▶ [Text]
On Mon, Aug 24, 2009 at 03:27:52PM -0400, Lee Schermerhorn wrote:
> [PATCH 3/4] hugetlb: derive huge pages nodes allowed from task mempolicy
>
> Against: 2.6.31-rc6-mmotm-090820-1918
>
> V2:
> + cleaned up comments, removed some deemed unnecessary,
> add some suggested by review
> + removed check for !current in huge_mpol_nodes_allowed().
> + added 'current->comm' to warning message in huge_mpol_nodes_allowed().
> + added VM_BUG_ON() assertion in hugetlb.c next_node_allowed() to
> catch out of range node id.
> + add examples to patch description
>
> V3: Factored this patch from V2 patch 2/3
>
> V4: added back missing "kfree(nodes_allowed)" in set_max_nr_hugepages()
>
> This patch derives a "nodes_allowed" node mask from the numa
> mempolicy of the task modifying the number of persistent huge
> pages to control the allocation, freeing and adjusting of surplus
> huge pages. This mask is derived as follows:
>
> * For "default" [NULL] task mempolicy, a NULL nodemask_t pointer
> is produced. This will cause the hugetlb subsystem to use
> node_online_map as the "nodes_allowed". This preserves the
> behavior before this patch.
> * For "preferred" mempolicy, including explicit local allocation,
> a nodemask with the single preferred node will be produced.

▶ [Entries supplied]
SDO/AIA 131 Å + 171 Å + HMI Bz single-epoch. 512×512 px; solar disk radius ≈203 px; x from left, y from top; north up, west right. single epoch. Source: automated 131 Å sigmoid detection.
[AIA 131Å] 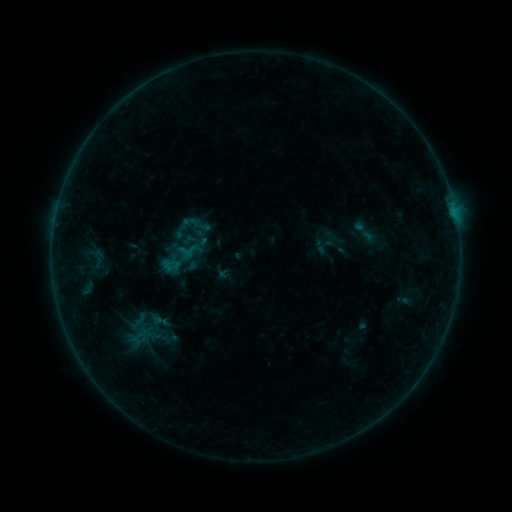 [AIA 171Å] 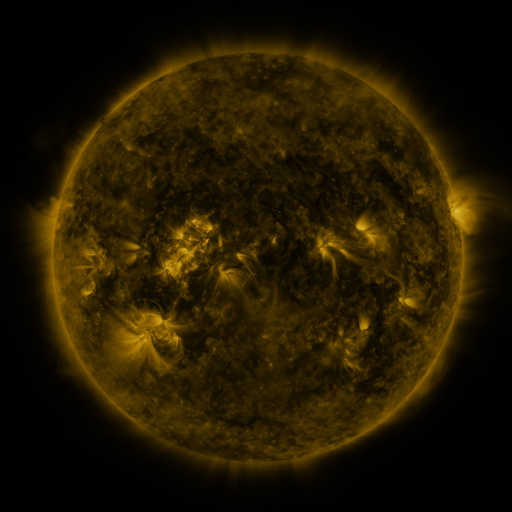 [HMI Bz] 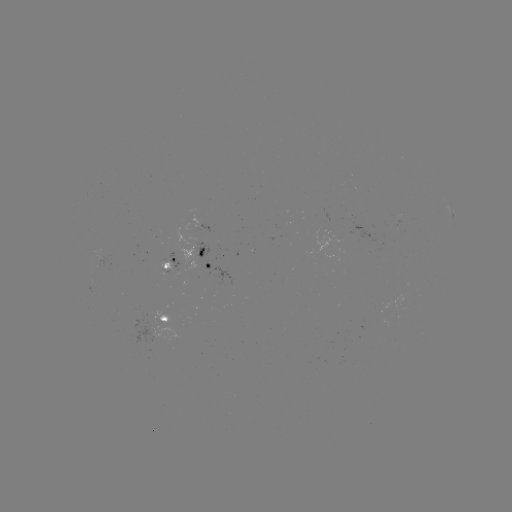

...

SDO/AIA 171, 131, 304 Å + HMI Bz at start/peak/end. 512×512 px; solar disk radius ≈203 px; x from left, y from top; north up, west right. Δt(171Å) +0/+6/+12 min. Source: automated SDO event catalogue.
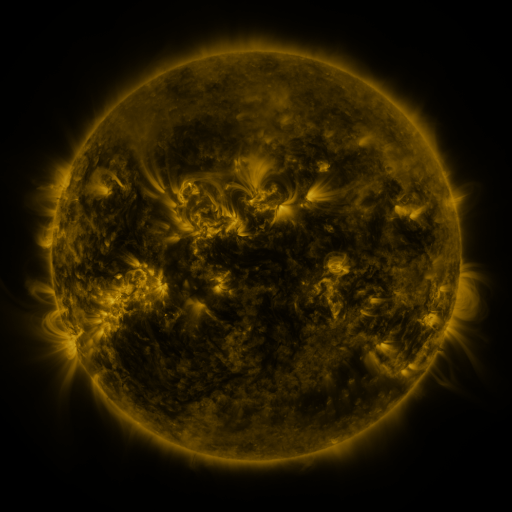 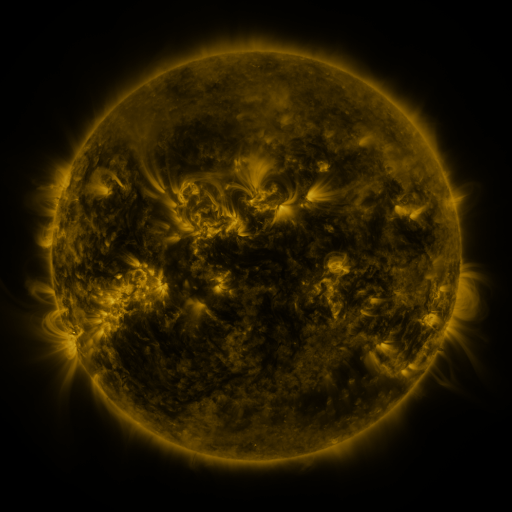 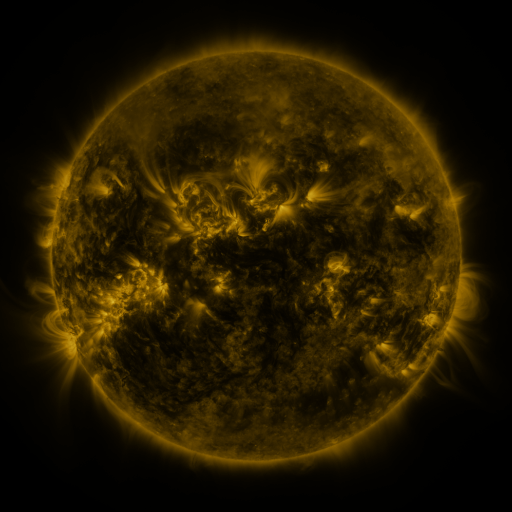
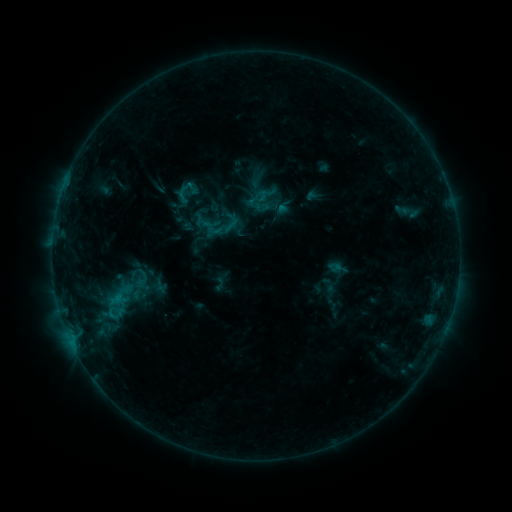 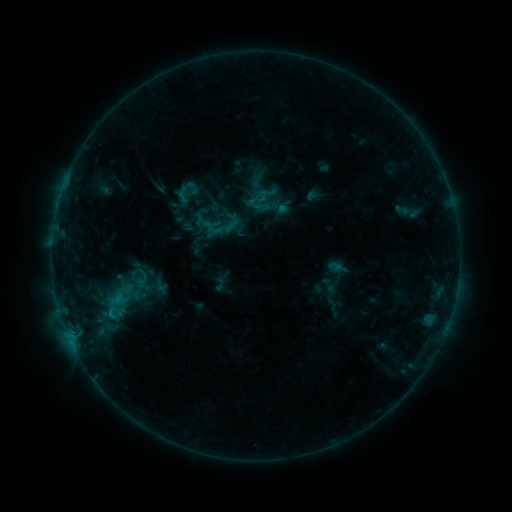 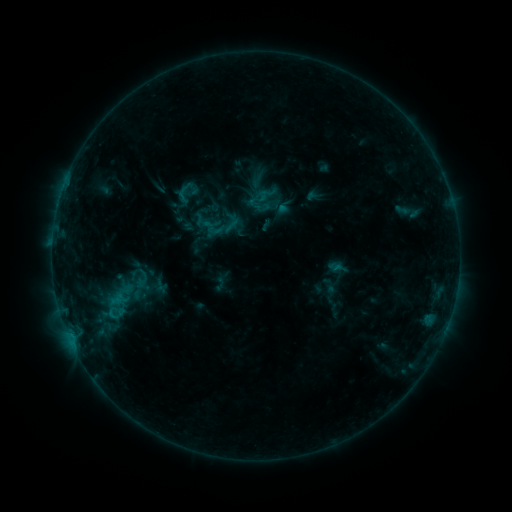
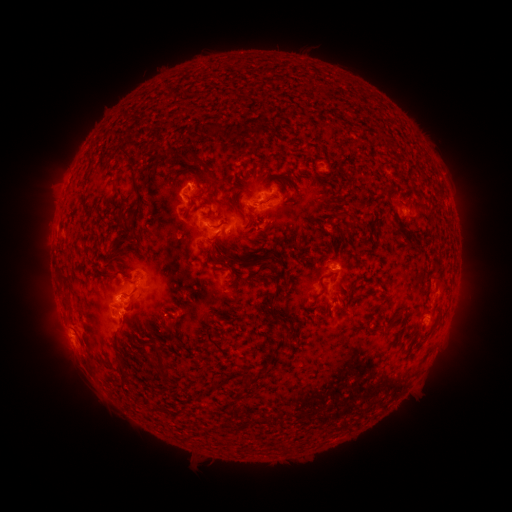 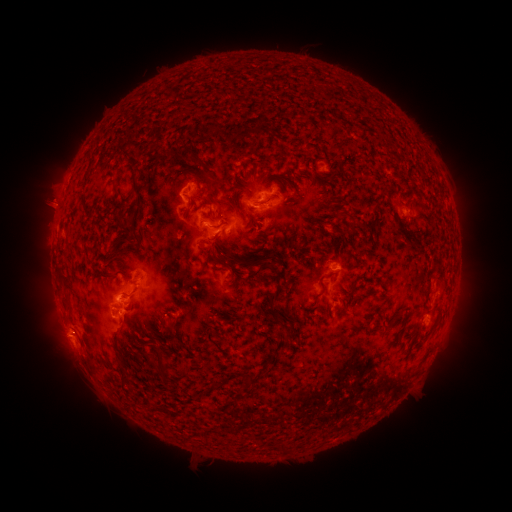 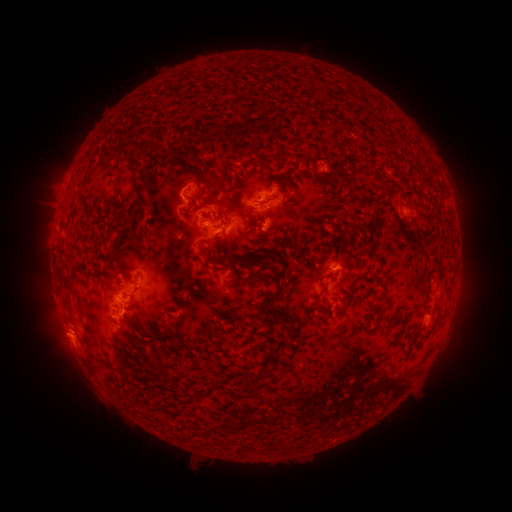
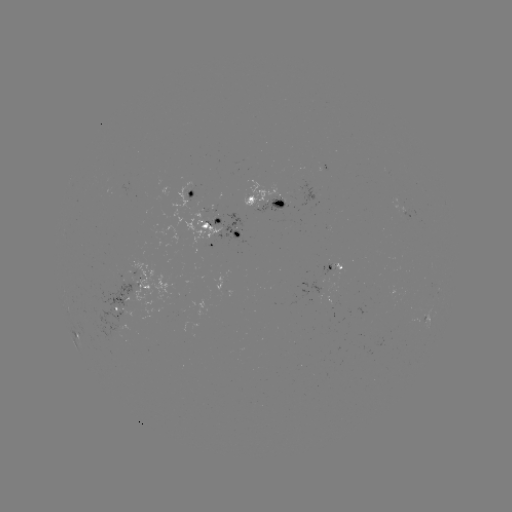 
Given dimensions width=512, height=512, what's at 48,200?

▶ [Work instructions]
• A. Translate this sentence from the hugetlb patch message into French: "This preserves the behavior before this patch."
• B. List each change that the hugetlb patch message records under V2.
• C. Continue the hugetlb patch message from the point where it stops.

▶ [Results for the exercise]
• A. Cela préserve le comportement antérieur à ce correctif.

• B.
- cleaned up comments, removed some deemed unnecessary, add some suggested by review
- removed check for !current in huge_mpol_nodes_allowed()
- added 'current->comm' to warning message in huge_mpol_nodes_allowed()
- added VM_BUG_ON() assertion in hugetlb.c next_node_allowed() to catch out of range node id
- add examples to patch description

• C.
> "local" policy will NOT track any internode migrations of the
> task adjusting nr_hugepages.
> * For "bind" and "interleave" policy, the mempolicy's nodemask
> will be used.
> * Other than to inform the construction of the nodes_allowed node
> mask, the actual mempolicy mode is ignored. That is, all modes
> behave like interleave over the resulting nodes_allowed mask
> with no "fallback".
>
> Notes:
>
> 1) This patch introduces a subtle change in behavior: huge page
> allocation and freeing will be constrained by any mempolicy
> that the task adjusting the huge page pool inherits from its
> parent. This policy could come from a distant ancestor. The
> adminstrator adjusting the huge page pool without explicitly
> specifying a mempolicy via numactl might be surprised by this.
> Additionaly, any mempolicy specified by numactl will be
> constrained by the cpuset in which numactl is invoked.
>
> 2) Hugepages allocated at boot time use the node_online_map.
> An additional patch could implement a temporary boot time
> huge pages nodes_allowed command line parameter.
>
> 3) Using mempolicy to control persistent huge page allocation
> and freeing requires no change to hugeadm when invoking
> it via numactl, as shown in the examples below. However,
> hugeadm could be enhanced to take the allowed nodes as an
> argument and set its task mempolicy itself. This would allow
> it to detect and warn about any non-default mempolicy that it
> inherited from its parent, thus alleviating the issue described
> in Note 1 above.
>
> See the updated documentation [next patch] for more information
> about the implications of this patch.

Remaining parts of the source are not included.